Written request> Working from the material below, print the lines from the line holding "How far from the picture-taker" through its final line, inclusive, exactly and with nothing else; pictures are excluded.

Questions about scenes in images
## BEGIN

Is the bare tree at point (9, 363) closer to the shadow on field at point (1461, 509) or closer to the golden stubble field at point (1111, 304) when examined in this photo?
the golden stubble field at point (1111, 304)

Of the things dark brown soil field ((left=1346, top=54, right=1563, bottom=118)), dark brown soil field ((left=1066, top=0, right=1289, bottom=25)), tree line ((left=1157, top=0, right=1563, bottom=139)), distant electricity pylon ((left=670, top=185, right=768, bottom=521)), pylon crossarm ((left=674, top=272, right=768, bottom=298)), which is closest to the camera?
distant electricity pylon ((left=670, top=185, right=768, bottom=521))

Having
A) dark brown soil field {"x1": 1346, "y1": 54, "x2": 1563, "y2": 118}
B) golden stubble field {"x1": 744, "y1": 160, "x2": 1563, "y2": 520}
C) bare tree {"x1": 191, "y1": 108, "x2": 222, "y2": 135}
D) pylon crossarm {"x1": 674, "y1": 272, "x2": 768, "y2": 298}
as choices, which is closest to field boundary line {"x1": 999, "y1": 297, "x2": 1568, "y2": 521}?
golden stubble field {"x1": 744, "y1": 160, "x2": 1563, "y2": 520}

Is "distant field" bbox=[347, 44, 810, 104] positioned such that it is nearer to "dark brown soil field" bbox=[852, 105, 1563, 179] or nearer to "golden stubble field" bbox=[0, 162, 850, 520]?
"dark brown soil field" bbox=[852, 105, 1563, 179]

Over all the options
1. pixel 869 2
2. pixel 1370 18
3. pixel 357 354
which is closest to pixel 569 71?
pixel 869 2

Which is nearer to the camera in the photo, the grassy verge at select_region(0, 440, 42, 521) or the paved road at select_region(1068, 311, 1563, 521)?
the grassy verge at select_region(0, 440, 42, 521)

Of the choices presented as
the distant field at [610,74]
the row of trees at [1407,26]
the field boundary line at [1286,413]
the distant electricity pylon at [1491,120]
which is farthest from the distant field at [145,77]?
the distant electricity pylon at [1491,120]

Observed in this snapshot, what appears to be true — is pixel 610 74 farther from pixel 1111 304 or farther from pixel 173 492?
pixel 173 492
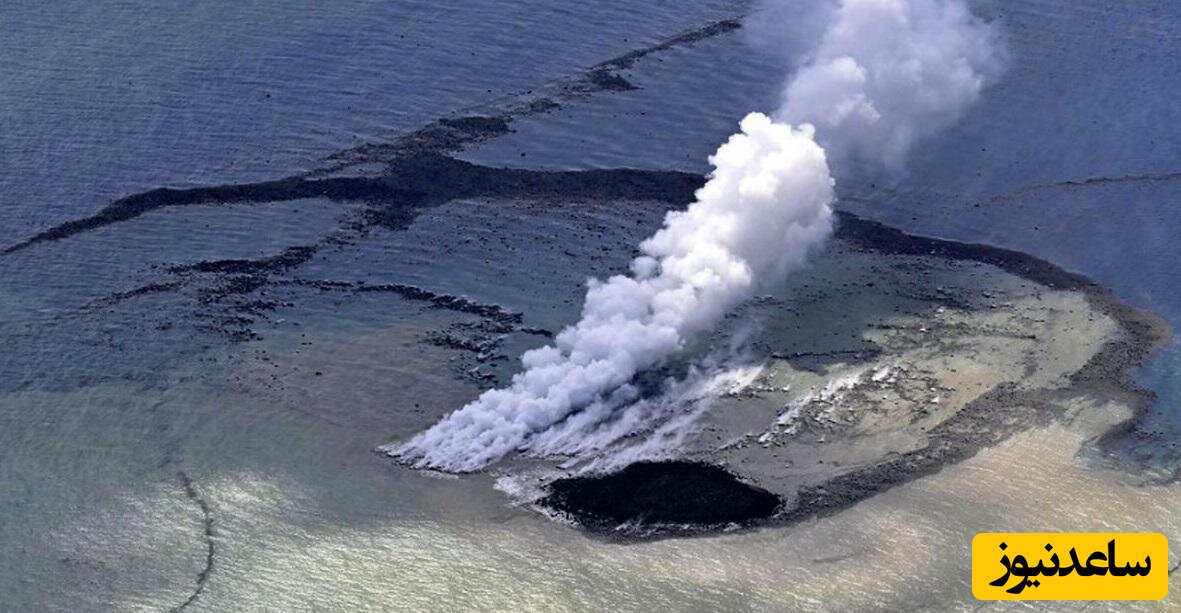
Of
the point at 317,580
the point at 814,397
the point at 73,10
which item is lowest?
the point at 317,580

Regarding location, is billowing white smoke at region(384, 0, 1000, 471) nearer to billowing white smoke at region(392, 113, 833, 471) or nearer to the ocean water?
billowing white smoke at region(392, 113, 833, 471)

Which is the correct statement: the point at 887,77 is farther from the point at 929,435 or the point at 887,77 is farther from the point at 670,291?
the point at 929,435

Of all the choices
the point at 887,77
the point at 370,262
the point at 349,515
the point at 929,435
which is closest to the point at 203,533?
the point at 349,515

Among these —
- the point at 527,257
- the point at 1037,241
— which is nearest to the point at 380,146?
the point at 527,257

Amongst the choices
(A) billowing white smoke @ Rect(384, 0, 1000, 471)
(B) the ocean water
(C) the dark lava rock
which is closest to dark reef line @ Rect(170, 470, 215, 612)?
(B) the ocean water

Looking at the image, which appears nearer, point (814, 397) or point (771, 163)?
point (814, 397)

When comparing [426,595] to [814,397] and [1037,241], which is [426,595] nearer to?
[814,397]

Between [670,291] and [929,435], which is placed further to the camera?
[670,291]
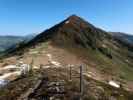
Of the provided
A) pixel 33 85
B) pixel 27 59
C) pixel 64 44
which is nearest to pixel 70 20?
pixel 64 44

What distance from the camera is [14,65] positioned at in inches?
2522

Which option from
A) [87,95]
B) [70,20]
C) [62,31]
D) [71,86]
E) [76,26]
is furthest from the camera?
[70,20]

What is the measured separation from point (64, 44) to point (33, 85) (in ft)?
201

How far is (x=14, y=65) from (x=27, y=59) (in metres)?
7.95

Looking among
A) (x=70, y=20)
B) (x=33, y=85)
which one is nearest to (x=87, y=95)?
(x=33, y=85)

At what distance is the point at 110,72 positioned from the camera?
8300 cm

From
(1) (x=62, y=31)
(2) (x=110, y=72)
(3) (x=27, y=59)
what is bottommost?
(2) (x=110, y=72)

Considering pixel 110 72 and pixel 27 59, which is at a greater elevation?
pixel 27 59

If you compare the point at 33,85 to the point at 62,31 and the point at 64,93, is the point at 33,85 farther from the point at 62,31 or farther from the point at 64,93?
the point at 62,31

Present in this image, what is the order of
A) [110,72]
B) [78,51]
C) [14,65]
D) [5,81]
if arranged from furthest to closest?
[78,51]
[110,72]
[14,65]
[5,81]

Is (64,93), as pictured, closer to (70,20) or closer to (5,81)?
(5,81)

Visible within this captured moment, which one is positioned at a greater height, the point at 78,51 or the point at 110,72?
the point at 78,51

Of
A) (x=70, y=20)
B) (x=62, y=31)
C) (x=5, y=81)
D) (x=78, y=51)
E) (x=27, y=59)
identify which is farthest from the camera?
(x=70, y=20)

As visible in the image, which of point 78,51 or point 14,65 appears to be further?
point 78,51
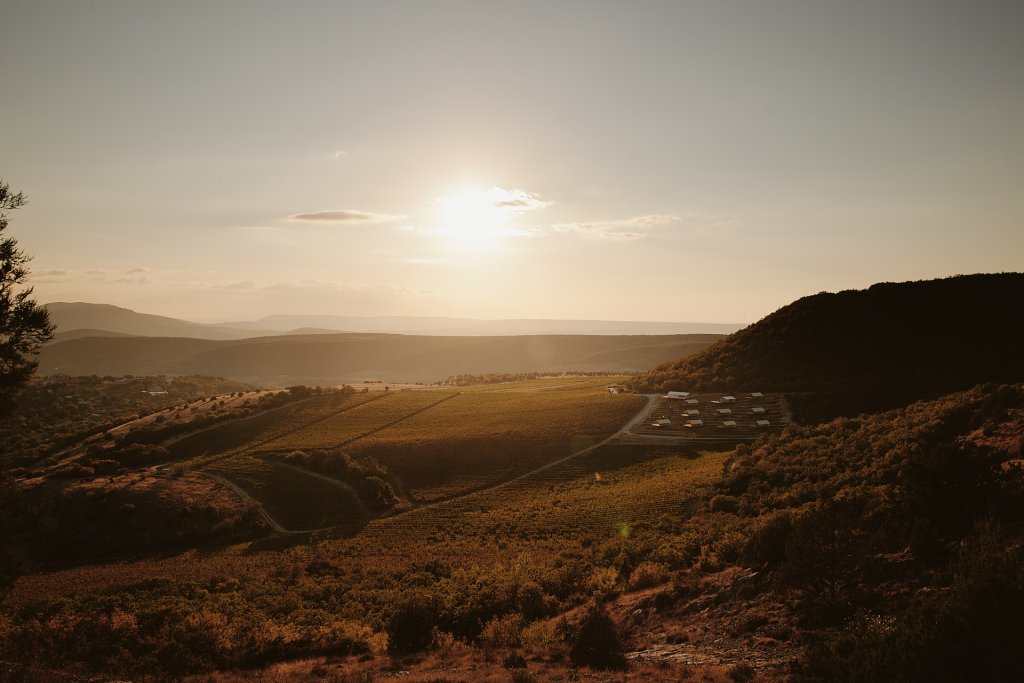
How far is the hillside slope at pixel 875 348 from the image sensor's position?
168 ft

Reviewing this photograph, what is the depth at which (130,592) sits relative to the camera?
97.7 feet

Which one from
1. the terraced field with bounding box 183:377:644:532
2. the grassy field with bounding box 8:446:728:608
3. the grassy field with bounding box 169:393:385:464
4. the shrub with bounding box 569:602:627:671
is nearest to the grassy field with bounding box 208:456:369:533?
the terraced field with bounding box 183:377:644:532

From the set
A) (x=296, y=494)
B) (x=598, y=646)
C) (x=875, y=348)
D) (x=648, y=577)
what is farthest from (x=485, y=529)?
(x=875, y=348)

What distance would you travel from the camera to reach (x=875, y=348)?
6119 centimetres

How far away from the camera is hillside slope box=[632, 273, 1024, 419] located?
51219 millimetres

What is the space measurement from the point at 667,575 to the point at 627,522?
11992 millimetres

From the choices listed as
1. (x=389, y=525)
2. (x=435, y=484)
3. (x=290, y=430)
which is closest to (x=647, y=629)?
(x=389, y=525)

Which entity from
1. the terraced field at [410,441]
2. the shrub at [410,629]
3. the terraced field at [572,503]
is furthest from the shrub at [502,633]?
the terraced field at [410,441]

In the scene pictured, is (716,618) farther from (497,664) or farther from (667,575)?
(497,664)

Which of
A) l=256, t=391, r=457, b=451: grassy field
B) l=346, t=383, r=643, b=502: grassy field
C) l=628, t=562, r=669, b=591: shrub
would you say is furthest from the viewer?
l=256, t=391, r=457, b=451: grassy field

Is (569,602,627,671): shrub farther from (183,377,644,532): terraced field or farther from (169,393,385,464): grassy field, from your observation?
(169,393,385,464): grassy field

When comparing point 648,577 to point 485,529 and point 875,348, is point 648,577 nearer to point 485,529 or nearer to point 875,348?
point 485,529

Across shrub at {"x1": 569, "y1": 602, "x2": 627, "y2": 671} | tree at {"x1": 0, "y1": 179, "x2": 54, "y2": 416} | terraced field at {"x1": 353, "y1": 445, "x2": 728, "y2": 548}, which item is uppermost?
tree at {"x1": 0, "y1": 179, "x2": 54, "y2": 416}

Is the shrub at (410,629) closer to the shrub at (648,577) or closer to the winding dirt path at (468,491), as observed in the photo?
the shrub at (648,577)
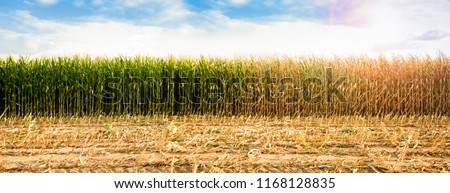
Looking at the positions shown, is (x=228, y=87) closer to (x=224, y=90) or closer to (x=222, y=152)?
(x=224, y=90)

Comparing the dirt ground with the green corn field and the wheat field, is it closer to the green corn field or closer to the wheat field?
the wheat field

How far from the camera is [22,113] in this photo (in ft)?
46.3

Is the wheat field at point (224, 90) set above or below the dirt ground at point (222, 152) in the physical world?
above

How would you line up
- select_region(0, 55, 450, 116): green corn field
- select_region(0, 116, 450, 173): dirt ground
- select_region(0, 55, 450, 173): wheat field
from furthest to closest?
select_region(0, 55, 450, 116): green corn field → select_region(0, 55, 450, 173): wheat field → select_region(0, 116, 450, 173): dirt ground

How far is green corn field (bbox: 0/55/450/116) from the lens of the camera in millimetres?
14031

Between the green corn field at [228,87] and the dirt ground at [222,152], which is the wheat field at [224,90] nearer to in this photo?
the green corn field at [228,87]

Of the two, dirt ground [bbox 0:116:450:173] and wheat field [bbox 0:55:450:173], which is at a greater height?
wheat field [bbox 0:55:450:173]

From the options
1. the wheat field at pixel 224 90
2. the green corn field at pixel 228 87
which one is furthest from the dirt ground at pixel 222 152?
the green corn field at pixel 228 87

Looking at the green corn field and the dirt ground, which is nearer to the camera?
the dirt ground

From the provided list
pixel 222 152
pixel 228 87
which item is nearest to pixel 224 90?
pixel 228 87

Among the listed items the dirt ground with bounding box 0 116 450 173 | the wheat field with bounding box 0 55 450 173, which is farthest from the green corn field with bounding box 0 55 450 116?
the dirt ground with bounding box 0 116 450 173

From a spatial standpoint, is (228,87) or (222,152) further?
(228,87)

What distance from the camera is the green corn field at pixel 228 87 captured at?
46.0 feet

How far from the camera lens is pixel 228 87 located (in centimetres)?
1446
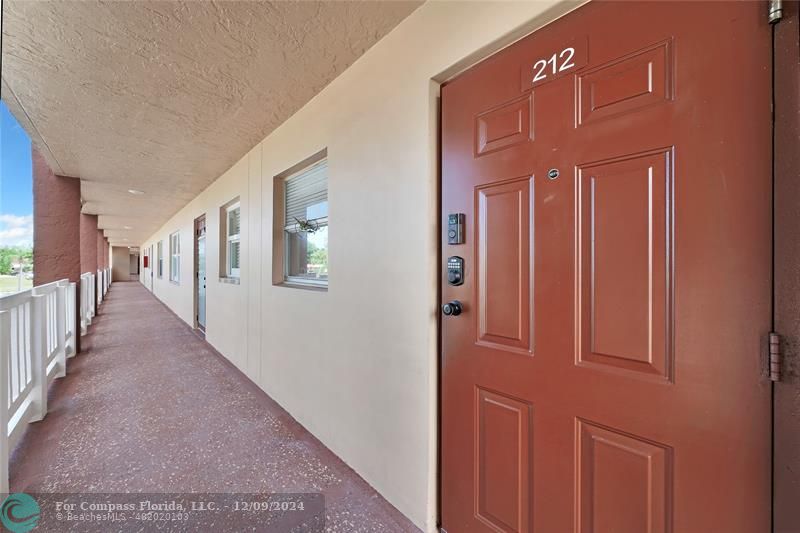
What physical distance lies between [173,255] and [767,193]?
10.4m

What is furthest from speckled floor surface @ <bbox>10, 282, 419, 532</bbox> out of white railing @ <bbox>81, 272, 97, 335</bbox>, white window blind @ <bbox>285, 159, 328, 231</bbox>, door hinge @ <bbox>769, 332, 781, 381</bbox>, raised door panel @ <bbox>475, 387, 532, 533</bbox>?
white railing @ <bbox>81, 272, 97, 335</bbox>

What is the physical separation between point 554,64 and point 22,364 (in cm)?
391

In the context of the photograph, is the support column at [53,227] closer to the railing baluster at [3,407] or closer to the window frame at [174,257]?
the railing baluster at [3,407]

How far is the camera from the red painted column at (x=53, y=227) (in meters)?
3.78

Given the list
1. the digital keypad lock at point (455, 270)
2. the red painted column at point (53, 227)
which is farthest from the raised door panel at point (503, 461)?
the red painted column at point (53, 227)

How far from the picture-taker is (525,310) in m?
1.13

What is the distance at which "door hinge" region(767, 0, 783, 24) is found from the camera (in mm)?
715

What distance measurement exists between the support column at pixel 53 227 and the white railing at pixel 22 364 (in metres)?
0.78

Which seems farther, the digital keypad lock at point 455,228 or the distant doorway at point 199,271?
the distant doorway at point 199,271

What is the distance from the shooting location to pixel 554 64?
1056mm

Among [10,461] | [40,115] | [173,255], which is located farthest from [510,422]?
[173,255]

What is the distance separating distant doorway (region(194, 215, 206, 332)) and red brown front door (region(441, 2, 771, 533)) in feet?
18.4

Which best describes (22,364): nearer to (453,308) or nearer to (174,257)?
(453,308)

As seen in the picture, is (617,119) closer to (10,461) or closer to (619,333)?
(619,333)
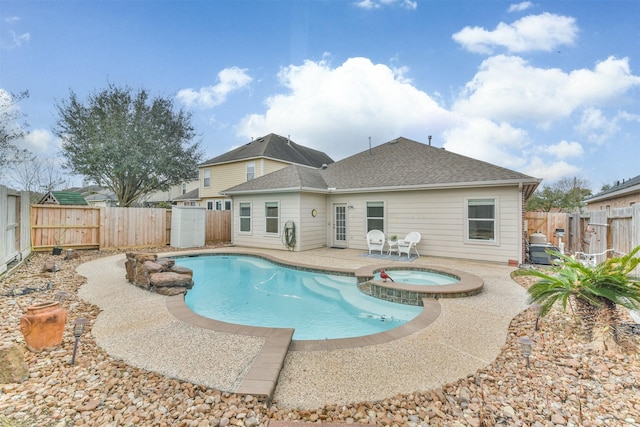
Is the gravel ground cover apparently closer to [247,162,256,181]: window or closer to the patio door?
the patio door

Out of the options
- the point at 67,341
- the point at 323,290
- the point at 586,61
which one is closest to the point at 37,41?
the point at 67,341

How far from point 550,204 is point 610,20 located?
62.1 feet

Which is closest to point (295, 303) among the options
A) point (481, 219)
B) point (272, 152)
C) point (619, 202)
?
point (481, 219)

## END

Written solution>
How far from the picture-taker is (525,310) in m?
1.13

What is the distance at which "door hinge" region(767, 0, 783, 24) is found from the camera (in mm)?
715

What distance measurement exists between the support column at pixel 53 227 and the white railing at pixel 22 364 (in metres)?
0.78

Which seems farther, the digital keypad lock at point 455,228 or the distant doorway at point 199,271?
the distant doorway at point 199,271

What is the distance from the shooting location to pixel 554 64?
1056mm

Among [10,461] | [40,115] | [173,255], which is located farthest from [510,422]?
[173,255]

What is the distance separating distant doorway (region(194, 215, 206, 332)) and red brown front door (region(441, 2, 771, 533)) in feet?
18.4

Which best describes (22,364): nearer to (453,308) or nearer to (174,257)?
(453,308)

As seen in the picture, is (617,119) closer to (10,461) or closer to (619,333)?
(619,333)
Is the gravel ground cover apparently closer to [247,162,256,181]: window or closer to the patio door?
the patio door

Out of the options
- the point at 67,341
- the point at 323,290
- the point at 586,61
which one is closest to the point at 37,41?
the point at 67,341

How far from point 550,204 is point 610,20 located?
62.1 feet

Which is closest to point (295, 303) among the options
A) point (481, 219)
B) point (272, 152)
C) point (619, 202)
?
point (481, 219)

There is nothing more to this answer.